Current Position:fig. beginning " Course materials

12 - Factor Agents 7. Using Tool Calls to Communicate with People

2025-07-22

By default, the Large Language Model (LLM) API relies on a fundamentally high-risk Token Choice: Do we return plain text content or structured data?

12 - Factor Agents 7. Using Tool Calls to Communicate with People - 1

You put a lot of weight on the choice of the first Token in the the weather in tokyo In the case of

"the"

However, in the case of fetch_weather case, it is a special Token that is used to represent the beginning of the JSON object.

|JSON>

By making the Large Language Model (LLM) from beginning endOutput the json and then use some natural language token (e.g. request_human_input maybe done_for_now) to declare its intent (rather than as in check_weather_in_city With a "standard" tool like this), you may get better results.
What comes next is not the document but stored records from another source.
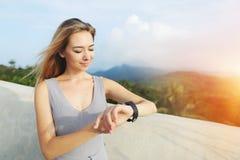 Światło słoneczne portret młoda blondynki dziewczyna używa smartwatch, góry w tle, Tajlandia obraz royalty free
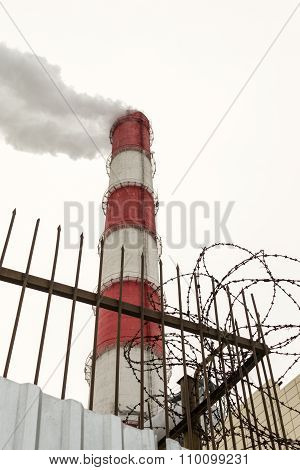 Red And White Industrial Chimney And Barbed Wire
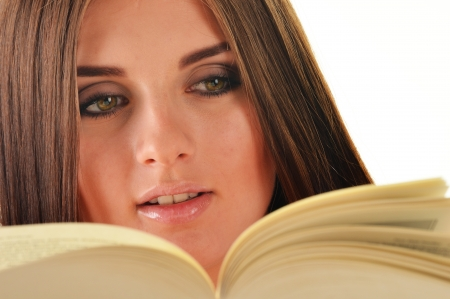 Young woman reading a book  Female student learning Stock Photo - 21075921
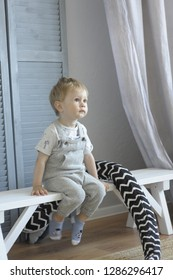 obedient child boy in light overalls sits on a bench and listens carefully and observes in room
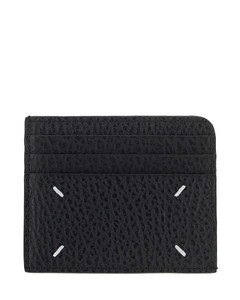 The mini pouch clutch in woven leather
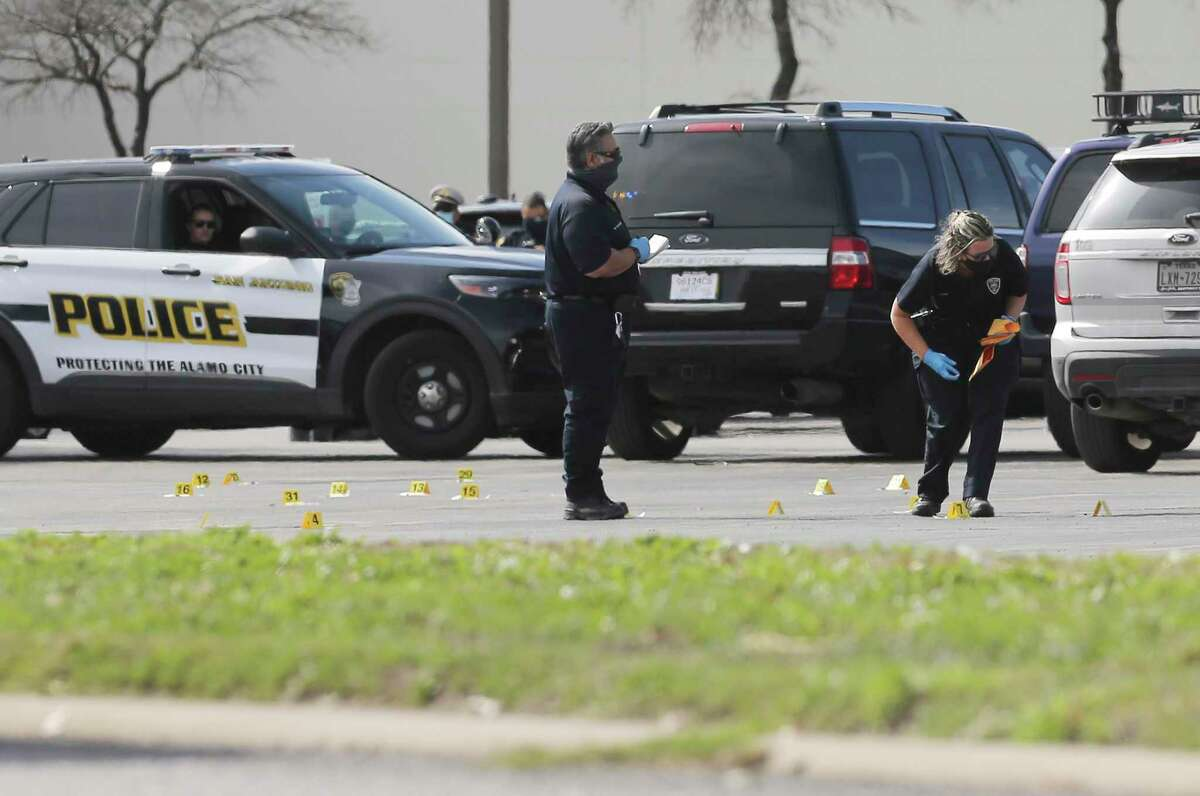 San Antonio police officers gather evidence in a parking lot at South Park Mall where four officers killed a man on Wednesday, Jan. 27, 2021. Police Chief William McManus said the man had a gun when he entered the mall while trying to elude a state enforcement officer who had pulled him over. The man had been driving a tractor-trailer on Interstate 35.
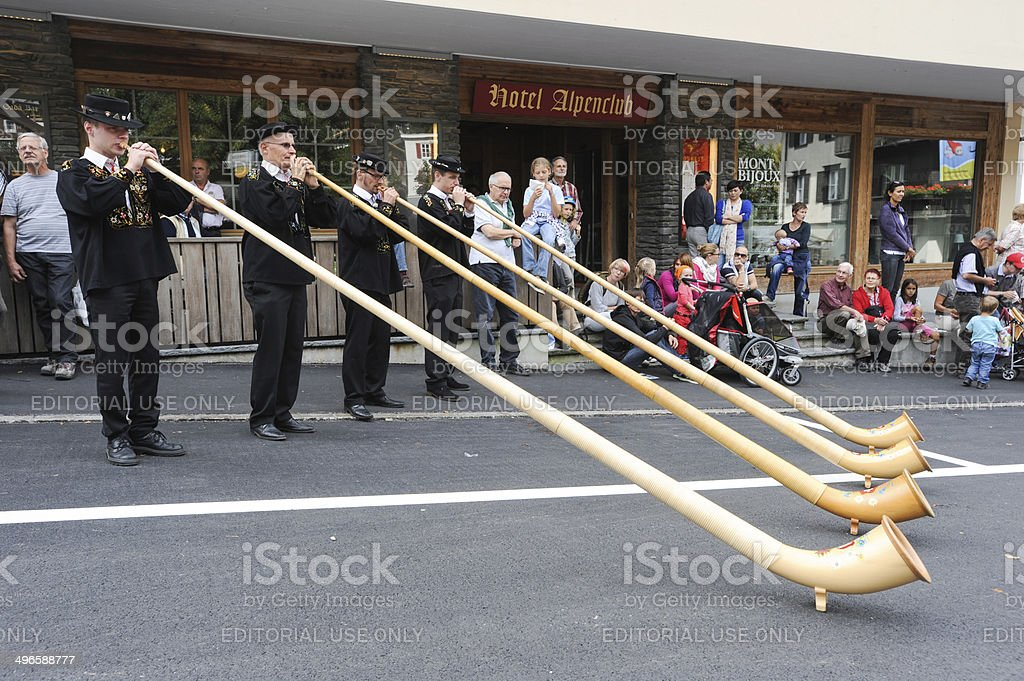 Music with alphorn at Engelberg on the Swiss alps stock photo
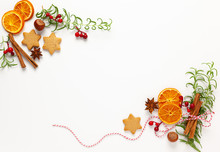Christmas Composition With Cookies, Dried Oranges, Cinnamon Sticks And Herbs On White Background. Natural Food Ingredient For Cooking Or Christmas Decor For Home. Flat Lay.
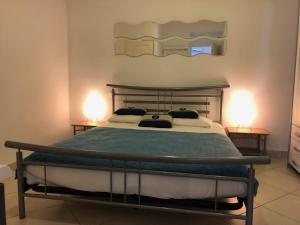 Un ou plusieurs lits dans un hébergement de l'établissement La Résidence du Cap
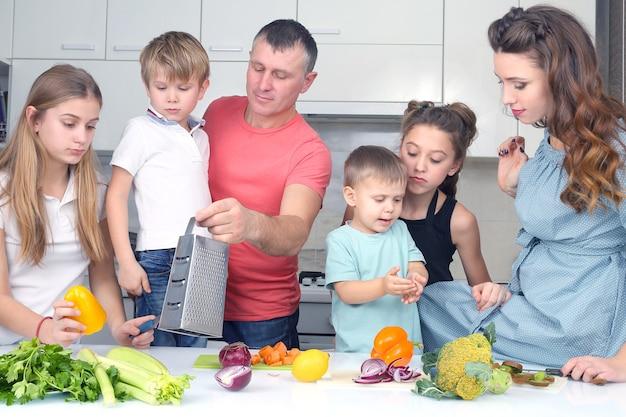 子供連れの家族は料理のために野菜を切ります。子供たちが家で夕食を作るのを手伝う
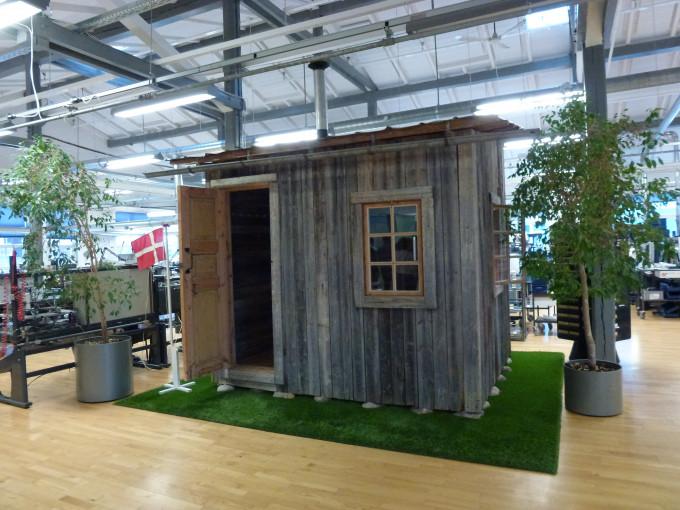 Eine sehr kleine nordisch anmutende Holzhütte auf künstlichem Rasen inmitten der Produktionshalle der Lindberg Manufaktur in Aarhus, Dänemark.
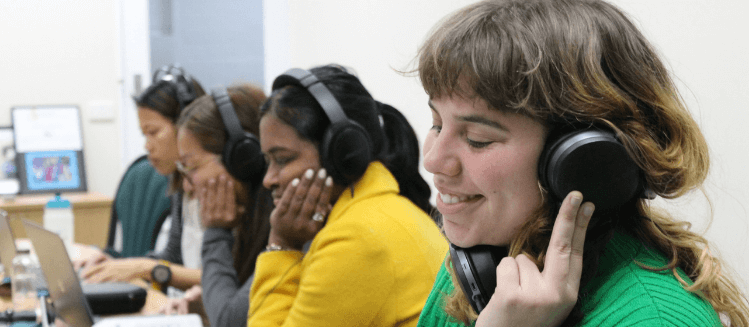 Participants wearing headphones in CMTO training 2019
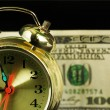 Stock Photo: Alarm clock and money 01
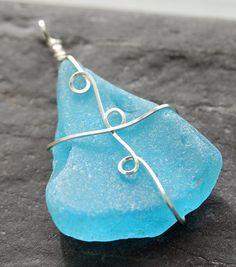 This is a beautiful sea glass pendant. This is made a piece of turquoise sea glass. The pendant is wrapped with square, silver artistic wire.    This pendant measures 2.25 tall. Slide onto a chain and you are ready to go. Back to my shop: akkricket.etsy.com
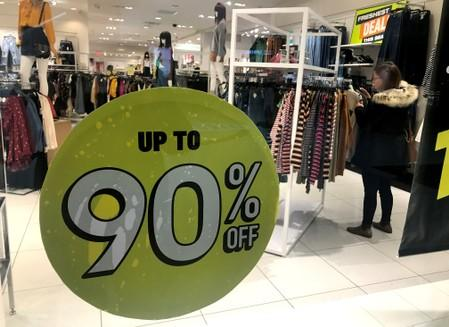 A shopper browses through clothes in a Forever 21 fashion retail store in downtown Toronto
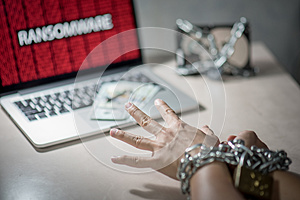 Ransomware cyber attack on laptop computer
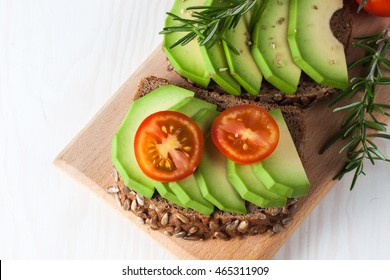 Avocado toast, cherry tomato on wooden background. Breakfast with toast avocado, vegetarian food, healthy diet concept.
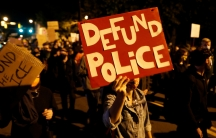 """Demonstrators hold a sign reading """"Defund the police"""" during a protest over the death of a Black man, Daniel Prude, after police put a spit hood over his head during an arrest on March 23, in Rochester, New York, September 6, 2020."""
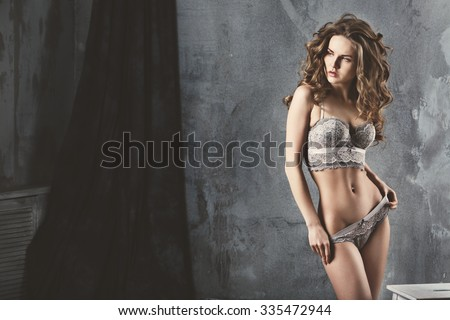 Beautiful alluring young woman in sexy lingerie. - stock photo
Again, this may not result in any performance gains, but you should experiment and make sure you are free to try some unconventional methods to get the best results.

class Options:
urgency: Literal["low", "medium", "high"]
format: Literal["free_text", "yes_no", "multiple_choice"]
choices: List[str]
# 用于人类交互的工具定义
class RequestHumanInput:
intent: "request_human_input"
question: str
context: str
options: Options
# 在代理循环中的使用示例
if nextStep.intent == 'request_human_input':
thread.events.append({
type: 'human_input_requested',
data: nextStep
})
thread_id = await save_state(thread)
await notify_human(nextStep, thread_id)
return # 中断循环并等待带有线程 ID 的响应返回
else:
# ... 其他情况

After that, you may receive a webhook from a system that handles slack, email, SMS, or other events.

@app.post('/webhook')
def webhook(req: Request):
thread_id = req.body.threadId
thread = await load_state(thread_id)
thread.events.push({
type: 'response_from_human',
data: req.body
})
# ... 为简洁起见已简化，你可能不希望在这里阻塞 web worker
next_step = await determine_next_step(thread_to_prompt(thread))
thread.events.append(next_step)
result = await handle_next_step(thread, next_step)
# todo - 循环、中断或任何你想要的操作
return {"status": "ok"}

The above contains information from Element 5 - Harmonization of implementation status and operational status,Element 8 - Take Control of Your Flow of Control,Element 3 - Take Control of Your Context Window cap (a poem) Element 4 - Tools as structured outputs and several other elements of the model.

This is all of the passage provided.